Si nos preguntamos ¿Qué tienen en común los apasionados poemas de Bécquer, los emotivos nocturnos de Chopin, los ensayos que describen la epistemología de Kant, el Tratado de Versalles y una meticulosamente ordenada lista de supermercado? Resulta que todas ellas, en su estado primigenio, no fueron más que una hoja en blanco. Y es que un pedazo de papel nuevo es la mejor representación de la absoluta posibilidad, pues abre ante nosotros una infinita gama de alternativas a la espera de ser desarrolladas, siendo el punto de partida que permite con igualdad de probabilidad el escribir el pensamiento más absurdo y banal como discernir el sentido mismo de nuestra existencia.

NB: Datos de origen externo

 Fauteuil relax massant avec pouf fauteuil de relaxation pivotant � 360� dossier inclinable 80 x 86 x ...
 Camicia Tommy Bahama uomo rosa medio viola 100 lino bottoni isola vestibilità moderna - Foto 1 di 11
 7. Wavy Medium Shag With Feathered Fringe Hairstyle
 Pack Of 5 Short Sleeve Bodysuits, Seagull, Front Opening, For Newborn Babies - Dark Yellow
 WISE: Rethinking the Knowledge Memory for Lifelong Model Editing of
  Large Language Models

El profanar con tinta la blancura de una página es quizás el reto más difícil, pues si bien pocas situaciones entusiasman al ser humano tanto como los comienzos – pues atrapa en sí todos los caminos posibles por recorrer – el esgrimir el primer trazo fija el curso que se habrá de seguir hasta el final, acotando así el propósito de la hoja hacia un objetivo en específico, condenándonos así a renunciar a la libertad que nos fue ofrecida en un principio.

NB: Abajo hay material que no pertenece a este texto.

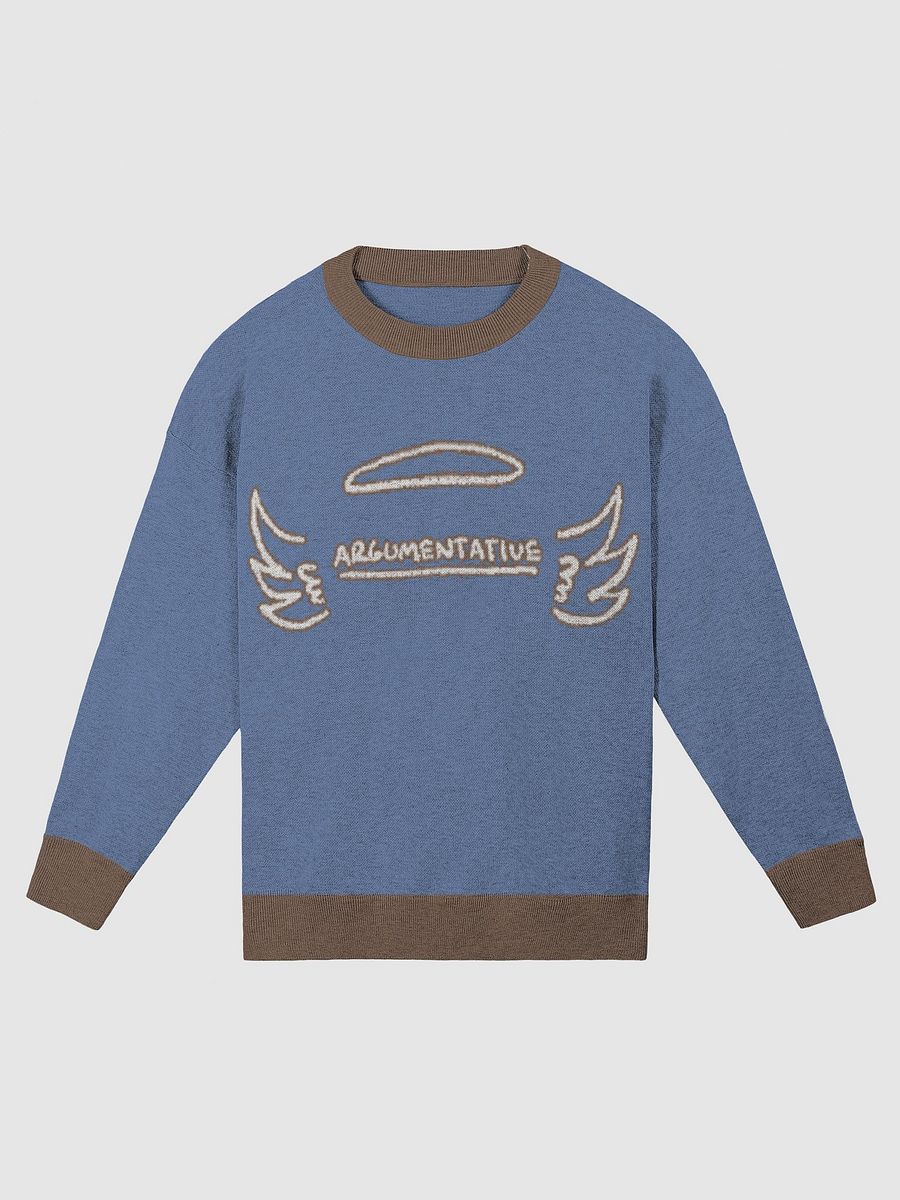 ANGELIC (lg. lined design, blue and brown) knitwear relaxed crewneck product image (3)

Una hoja en blanco no es más que una metáfora de la vida del ser humano, en la que cada día representa un conjunto infinito de posibilidades sobre las que constantemente tenemos que decidir. Es cierto que muchas veces parece más atractiva la idea de solo contemplar nuestro yo potencial vertido en la inmensa promesa del puede ser, y nos aterra pensar que la elección tomada nos condicione a un destino del cual no habrá marcha atrás. Sin embargo, decidir implica avanzar tanto como escribir nos lleva a crear, permitiendo que nuestra vida se encause hacia su plena realización, llevándola a construir su propia historia. Y es entonces que aparece irremediablemente ante nosotros la pregunta ¿Qué es más tormentoso? ¿Atrevernos a tomar la pluma ateniéndonos a las consecuencias o sentenciarnos a vivir en la eterna interrogante del qué hubiera sido?